- **PAGE EXTRACT**:
..............................
Ontario MPP
- In office 1867–1871
- Preceded by: Riding established
- Succeeded by: Alexander Mackenzie, John Watterworth (1872)
- Constituency: Middlesex West

Personal details
- Born: c. 1825 Upper Canada
- Died: January 18, 1889 (aged 63) Mosa Twp, Ontario
- Party: Progressive Conservative
- Spouse: Elizabeth Weeks
- Children: 10
- Occupation: Farmer, Justice of the peace

= Nathaniel Currie =

Canadian politician

Nathaniel Currie (Curry) (1825–1889) was elected MPP in the 1st Legislative Assembly of Ontario during the Confederation elections of 1867. Born of Irish immigrants in Chinguacousy, Upper Canada, the family farmed in the Glencoe area. His father, Nathaniel Currie Sn. petitioned for land in Mosa County, from York where he had originally petitioned for land in Upper Canada. Currie married Elizabeth Weeks in Mosa in 1845 having ten children together. He was buried in the Oakland Cemetery, Mosa, Row 11, no. 17 at age 74.

As an early settler of Mosa Township, he became a Conservative provincial political figure and later Reeve of Glencoe village for many years. Reeve Currie, the unofficial founder of the village, is reputed to have upheld the Black Donnellys' right to walk freely in the streets of Glencoe. He did not run in the election in 1871 but did run again for the Provincial Legislature in 1882, losing to George William Ross by a vote of 1651–1597.

== Parliamentary work ==

=== Committees ===

As an MPP, he worked on the following committees:
- Standing Committee on Railways
- Select Committee to consider Bill 46 (To Prevent the Setting of Fires at certain seasons of the year)
- Select Committee to consider Bill 91 (To Prevent the spreading of Canada Thistle in Upper Canada—Chapter 40
- Select Committee to consider Bill 58 (An Act regulating Line fences and Watercourses)
..............................
- **EXERCISE DATA**:
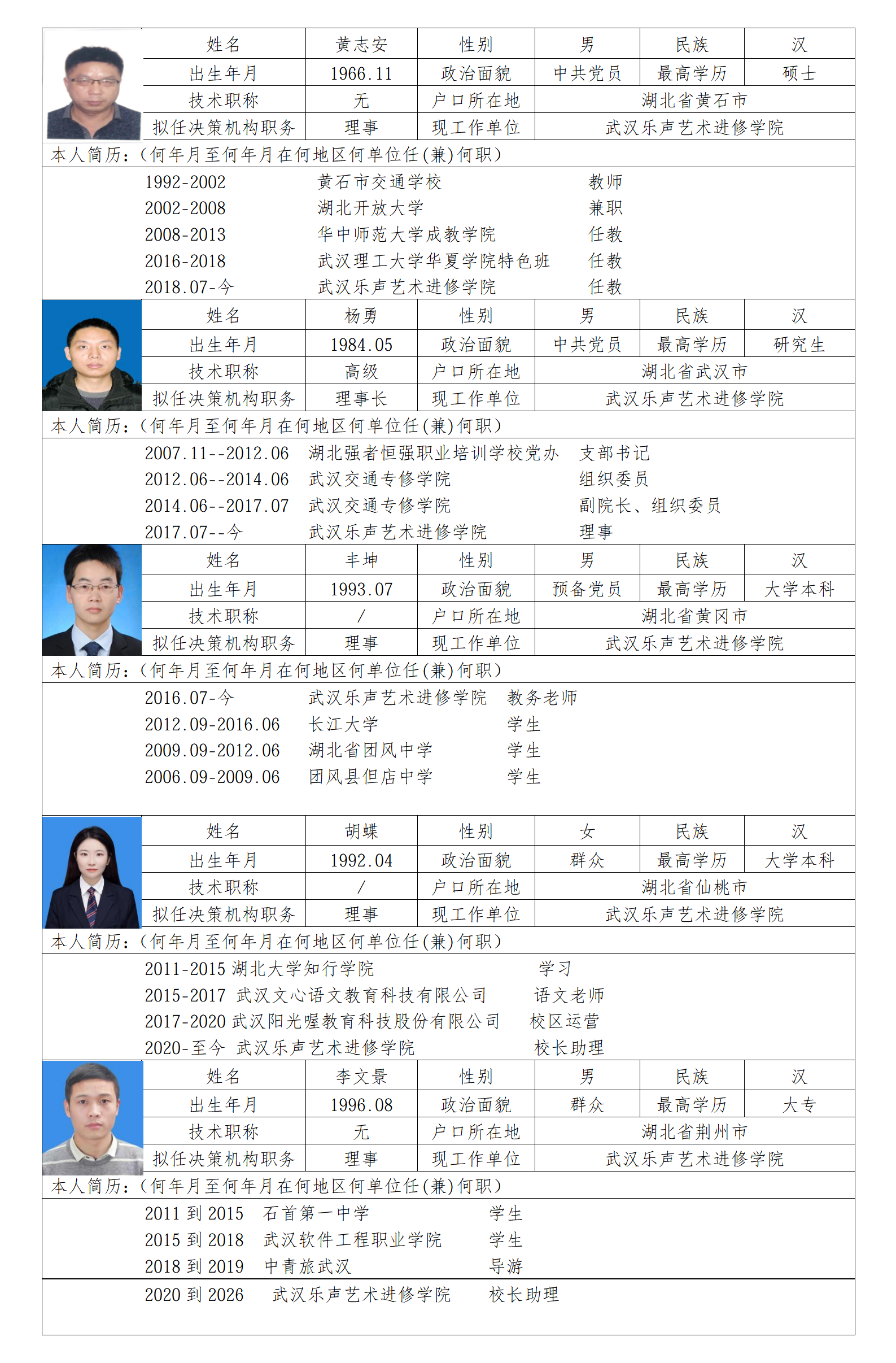 | 姓名 | 黄志安 | 性别 | 男 | 民族 | 汉 |
|---|---|---|---|---|---|
| 出生年月 | 1966.11 | 政治面貌 | 中共党员 | 最高学历 | 硕士 |
| 技术职称 | 无 | 户口所在地 | 湖北省黄石市 | | |
| 拟任决策机构职务 | 理事 | 现工作单位 | 武汉乐声艺术进修学院 | | |

本人简历：（何年月至何年月在何地区何单位任(兼)何职）

1992-2002 黄石市交通学校 教师
2002-2008 湖北开放大学 兼职
2008-2013 华中师范大学成教学院 任教
2016-2018 武汉理工大学华夏学院特色班 任教
2018.07-今 武汉乐声艺术进修学院 任教

| 姓名 | 杨勇 | 性别 | 男 | 民族 | 汉 |
|---|---|---|---|---|---|
| 出生年月 | 1984.05 | 政治面貌 | 中共党员 | 最高学历 | 研究生 |
| 技术职称 | 高级 | 户口所在地 | 湖北省武汉市 | | |
| 拟任决策机构职务 | 理事长 | 现工作单位 | 武汉乐声艺术进修学院 | | |

本人简历：（何年月至何年月在何地区何单位任(兼)何职）

2007.11--2012.06 湖北强者恒强职业培训学校党办 支部书记
2012.06--2014.06 武汉交通专修学院 组织委员
2014.06--2017.07 武汉交通专修学院 副院长、组织委员
2017.07--今 武汉乐声艺术进修学院 理事

| 姓名 | 丰坤 | 性别 | 男 | 民族 | 汉 |
|---|---|---|---|---|---|
| 出生年月 | 1993.07 | 政治面貌 | 预备党员 | 最高学历 | 大学本科 |
| 技术职称 | / | 户口所在地 | 湖北省黄冈市 | | |
| 拟任决策机构职务 | 理事 | 现工作单位 | 武汉乐声艺术进修学院 | | |

本人简历：（何年月至何年月在何地区何单位任(兼)何职）

2016.07-今 武汉乐声艺术进修学院 教务老师
2012.09-2016.06 长江大学 学生
2009.09-2012.06 湖北省团风中学 学生
2006.09-2009.06 团风县但店中学 学生

| 姓名 | 胡蝶 | 性别 | 女 | 民族 | 汉 |
|---|---|---|---|---|---|
| 出生年月 | 1992.04 | 政治面貌 | 群众 | 最高学历 | 大学本科 |
| 技术职称 | / | 户口所在地 | 湖北省仙桃市 | | |
| 拟任决策机构职务 | 理事 | 现工作单位 | 武汉乐声艺术进修学院 | | |

本人简历：（何年月至何年月在何地区何单位任(兼)何职）

2011-2015 湖北大学知行学院 学习
2015-2017 武汉文心语文教育科技有限公司 语文老师
2017-2020 武汉阳光喔教育科技股份有限公司 校区运营
2020-至今 武汉乐声艺术进修学院 校长助理

| 姓名 | 李文景 | 性别 | 男 | 民族 | 汉 |
|---|---|---|---|---|---|
| 出生年月 | 1996.08 | 政治面貌 | 群众 | 最高学历 | 大专 |
| 技术职称 | 无 | 户口所在地 | 湖北省荆州市 | | |
| 拟任决策机构职务 | 理事 | 现工作单位 | 武汉乐声艺术进修学院 | | |

本人简历：（何年月至何年月在何地区何单位任(兼)何职）

2011 到 2015 石首第一中学 学生
2015 到 2018 武汉软件工程职业学院 学生
2018 到 2019 中青旅武汉 导游

2020 到 2026 武汉乐声艺术进修学院 校长助理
..............................
- **PROBLEMS TO WORK ON**:
[A] Translate this sentence from the Nathaniel Currie biography into Spanish: "He did not run in the election in 1871 but did run again for the Provincial Legislature in 1882, losing to George William Ross by a vote of 1651–1597."
[B] Reproduce word for word the part of the Nathaniel Currie biography that opens with the words containing "As an early" and closes with "vote of 1651–1597.".

- **RESPONSES BY ITEM NUMBER**:
[A] No se presentó a las elecciones de 1871, pero volvió a presentarse a la Legislatura Provincial en 1882 y perdió ante George William Ross por una votación de 1651–1597.

[B]
As an early settler of Mosa Township, he became a Conservative provincial political figure and later Reeve of Glencoe village for many years. Reeve Currie, the unofficial founder of the village, is reputed to have upheld the Black Donnellys' right to walk freely in the streets of Glencoe. He did not run in the election in 1871 but did run again for the Provincial Legislature in 1882, losing to George William Ross by a vote of 1651–1597.